Thaksin's whereabouts had been a mystery since he ended a sojourn in London late last year. Friedel Frechen, a municipal spokesman in Bonn, said Thaksin showed up at the city immigration office last December 29 and applied for a residency permit.
It was revoked at the end of May after a rebuke from the German government with a warning that Thaksin's presence posed a risk to German foreign relations. Frechen said the revocation was served on Thaksin, 59, who appeared to have then departed.
Defending the immigration clerks, Frechen said Thaksin's name had not been on a list of people barred from Germany and he had presented all the necessary documents, including a certificate from a German federal justice agency saying he had no criminal record.

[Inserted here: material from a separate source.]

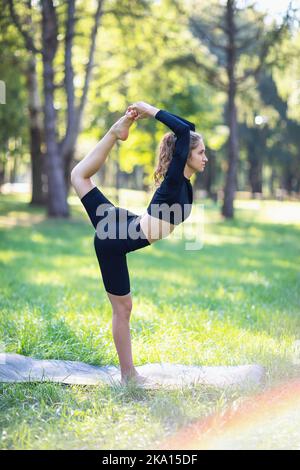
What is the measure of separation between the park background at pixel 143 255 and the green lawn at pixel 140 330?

He had also proved he had adequate funds to live and a valid passport.
Officials said the absence of Thaksin's name from the list of barred persons was the result of a data-entry oversight by staff of the German Foreign Ministry.
A Thai court has sentenced billionaire Thaksin in absentia to two years' prison for conflict of interest. He has moved around the world, always one step ahead of arrest warrants from his homeland. His Thai passport has now been revoked.
The Munich newspaper Sueddeutsche Zeitung said Thaksin was now using a Nicaraguan diplomatic passport.
Thaksin, who ruled from 2001 to 2006, was deposed in a military coup and continues to be revered by Thailand's populist red-shirt protest movement.
The Sueddeutsche said the discovery that the Bonn immigration office had issued Thaksin a permit triggered inter-agency suspicions in the German federal government. But neither the Foreign Ministry nor the BND foreign-intelligence service had known about the permit.
It said the billionaire, who stated he was living in Bonn's elegant suburb of Bad Godesberg, had been accompanied to the immigration office by a respected lawyer, a retired German police commander and a freelance troubleshooter, Werner Mauss.